EXERCISE MATERIALS section start

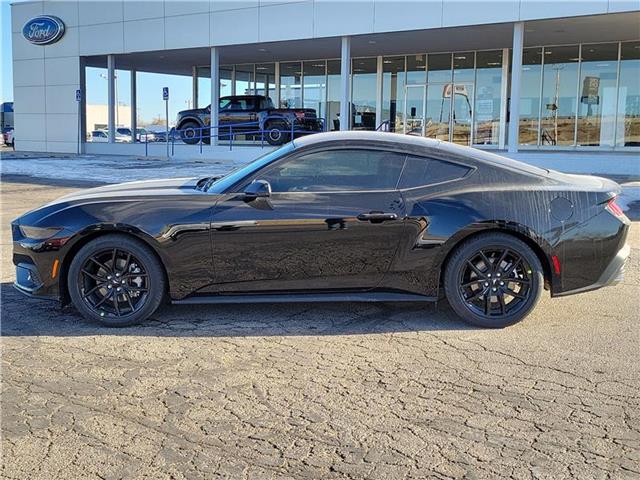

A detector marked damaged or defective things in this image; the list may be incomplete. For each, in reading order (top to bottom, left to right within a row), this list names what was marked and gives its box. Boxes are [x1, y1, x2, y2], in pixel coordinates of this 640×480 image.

cracked pavement [1, 178, 640, 478]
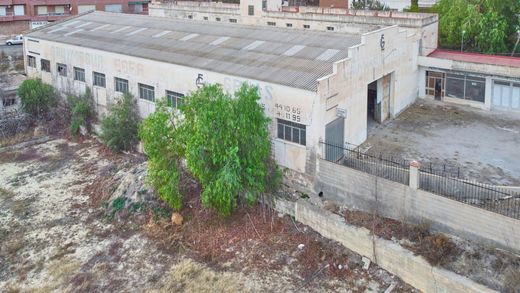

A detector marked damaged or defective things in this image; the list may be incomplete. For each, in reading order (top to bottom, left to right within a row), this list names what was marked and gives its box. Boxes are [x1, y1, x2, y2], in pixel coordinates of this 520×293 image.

broken window [138, 82, 154, 101]
broken window [276, 118, 304, 146]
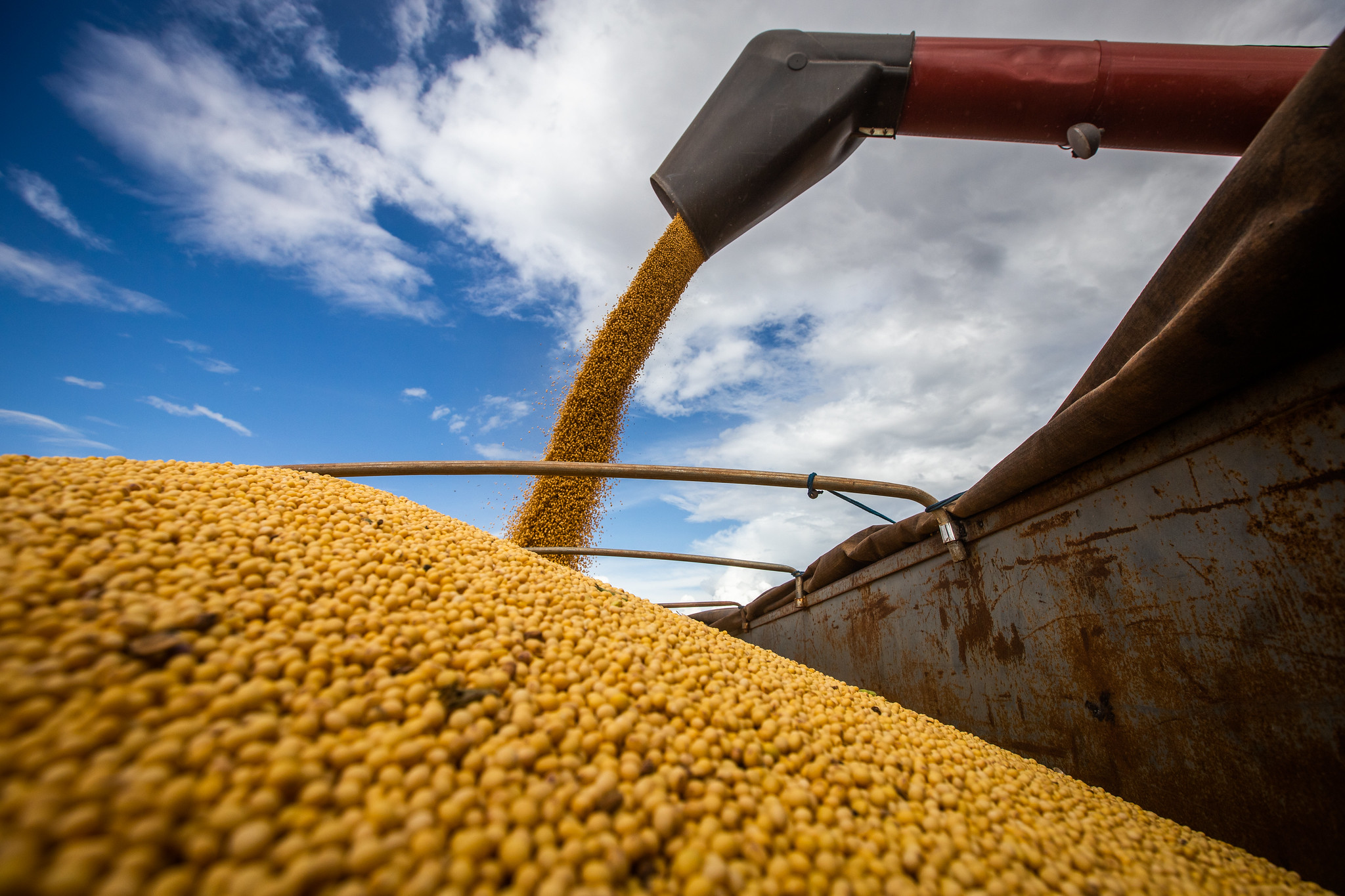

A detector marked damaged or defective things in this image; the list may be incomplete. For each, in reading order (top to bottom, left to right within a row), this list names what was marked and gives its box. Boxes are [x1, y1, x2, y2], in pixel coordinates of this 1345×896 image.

rust stain [1011, 510, 1076, 540]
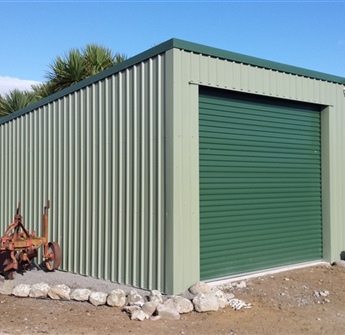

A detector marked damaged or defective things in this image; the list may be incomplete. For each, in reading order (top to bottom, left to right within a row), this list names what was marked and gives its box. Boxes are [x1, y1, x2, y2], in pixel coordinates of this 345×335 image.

rusty farm implement [0, 201, 61, 280]
rusty metal wheel [44, 243, 61, 272]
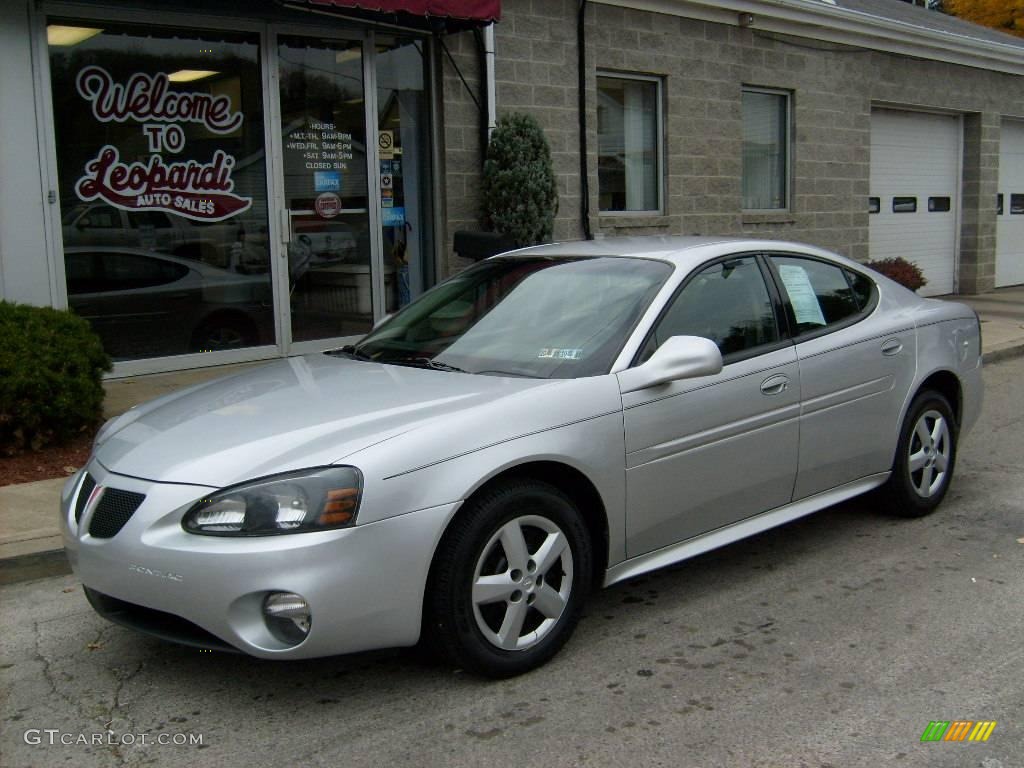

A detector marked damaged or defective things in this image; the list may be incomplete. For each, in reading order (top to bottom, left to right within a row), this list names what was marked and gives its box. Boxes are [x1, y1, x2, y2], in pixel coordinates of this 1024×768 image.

cracked pavement [2, 356, 1024, 764]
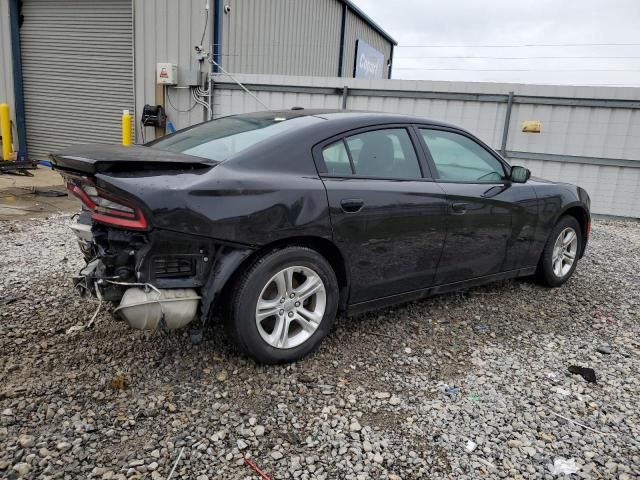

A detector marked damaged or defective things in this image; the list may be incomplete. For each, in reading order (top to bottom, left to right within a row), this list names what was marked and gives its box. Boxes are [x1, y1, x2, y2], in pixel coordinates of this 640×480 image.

rear-end collision damage [52, 146, 256, 334]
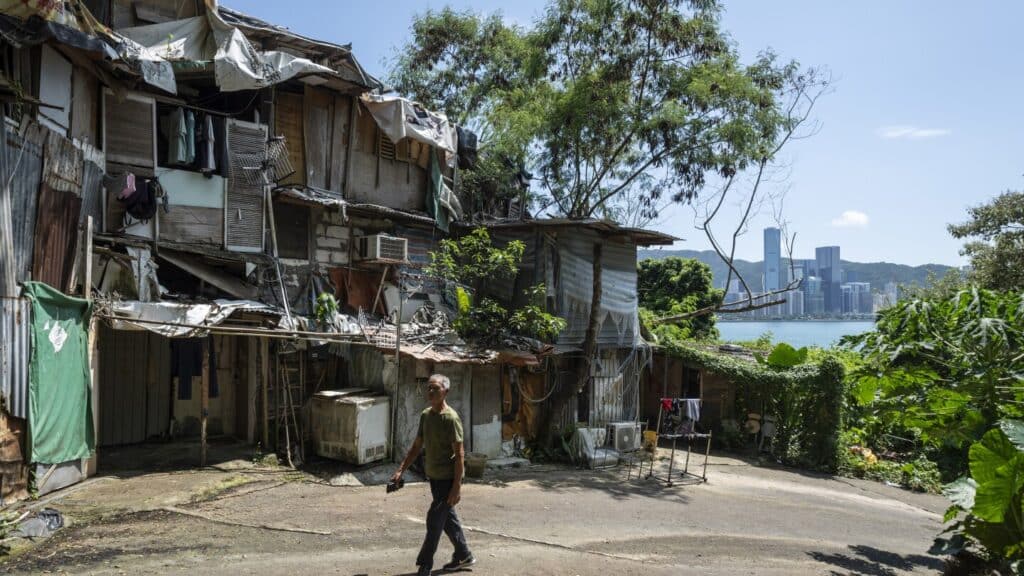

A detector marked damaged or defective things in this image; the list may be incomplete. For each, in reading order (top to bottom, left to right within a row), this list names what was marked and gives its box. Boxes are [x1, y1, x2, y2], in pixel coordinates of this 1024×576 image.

cracked concrete path [0, 456, 948, 572]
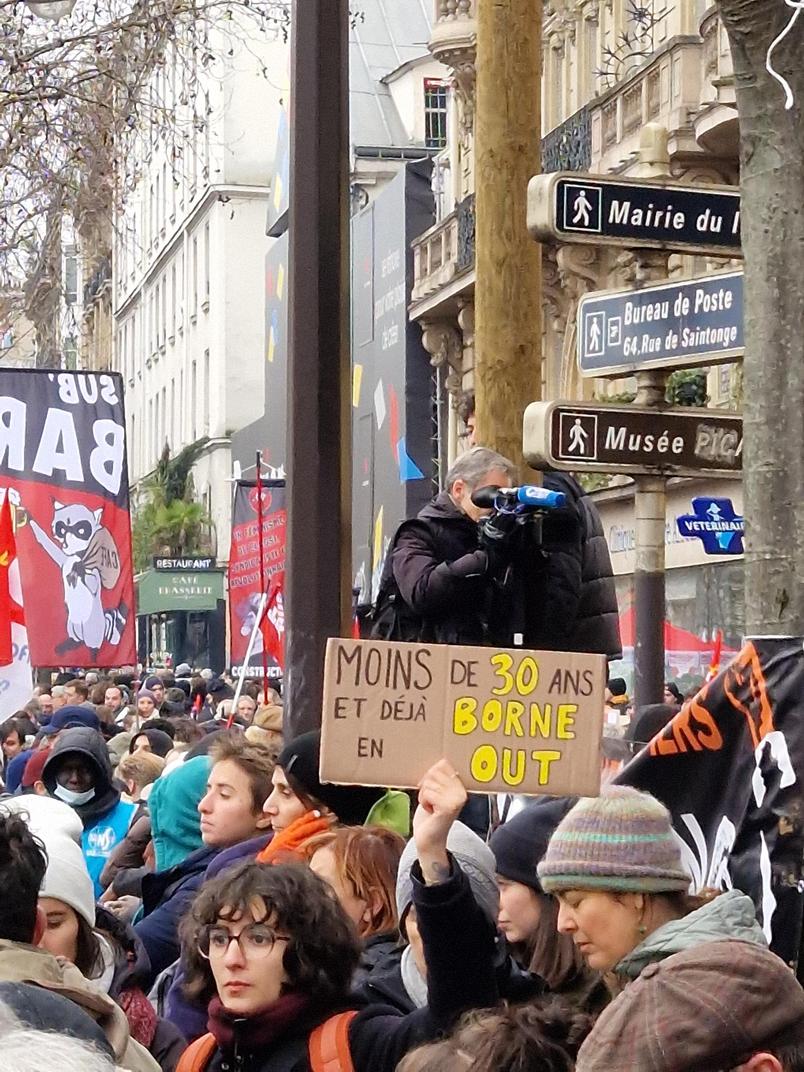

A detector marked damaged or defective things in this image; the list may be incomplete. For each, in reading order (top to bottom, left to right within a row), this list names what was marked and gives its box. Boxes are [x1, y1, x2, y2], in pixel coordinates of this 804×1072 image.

rusty metal pole [287, 0, 355, 737]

EXERCISE MATERIALS section end

TASK ITEM: Nothing but the records, restated word for word and stripped of images, belongs in the answer.

TASK RESPONSE:
A detector marked damaged or defective things in this image; the list may be incomplete. For each, in reading order (top to bottom, left to right within a row), this list names what was marked and gives its box. Boxes are [x1, y1, x2, y2], in pixel coordinates of this 640×480 image.

cracked pavement [1, 178, 640, 478]

A detector marked damaged or defective things in this image; the list may be incomplete. For each, in reading order (top to bottom, left to right within a row), this list names what was marked and gives its box. Boxes are [x1, y1, x2, y2], in pixel coordinates of this 520×293 image.

broken window [138, 82, 154, 101]
broken window [276, 118, 304, 146]

A detector marked damaged or defective things in this image; the list may be incomplete. For each, in reading order (top to bottom, left to right within a row), this list names what was marked and gives its box. Boxes are [x1, y1, x2, y2], in pixel coordinates of this 1345×896 image.

rust stain [1011, 510, 1076, 540]

A detector marked damaged or defective things in this image; the list may be incomplete. For each, in reading order (top to bottom, left to right within a row), this list names what was marked and gives its box. Boxes are [x1, y1, x2, y2], in pixel coordinates of this 345×335 image.

rusty farm implement [0, 201, 61, 280]
rusty metal wheel [44, 243, 61, 272]

A detector marked damaged or defective things in this image; the list may be incomplete. For each, in reading order (top to bottom, left to right within a row), this list names what was marked and gives its box. Boxes are [x1, y1, x2, y2], in pixel coordinates of this 1024×768 image.

cracked pavement [2, 356, 1024, 764]

A detector marked damaged or defective things in this image; the list may be incomplete. For each, in reading order (top to bottom, left to right within a row), this list names what was marked and gives its box. Boxes are [x1, y1, x2, y2], in pixel coordinates of this 640×480 image.

rear-end collision damage [52, 146, 256, 334]

A detector marked damaged or defective things in this image; the list may be incomplete. For each, in reading order (top to bottom, left to right within a row), this list names what was marked and gives its box. Boxes are [x1, y1, x2, y2], in pixel coordinates of this 1024×576 image.

cracked concrete path [0, 456, 948, 572]

A detector marked damaged or defective things in this image; the list may be incomplete. For each, in reading order (top to bottom, left to right within a row), this list names what was marked and gives its box. Boxes are [x1, y1, x2, y2], in pixel coordinates of this 804×1072 image.

rusty metal pole [287, 0, 355, 737]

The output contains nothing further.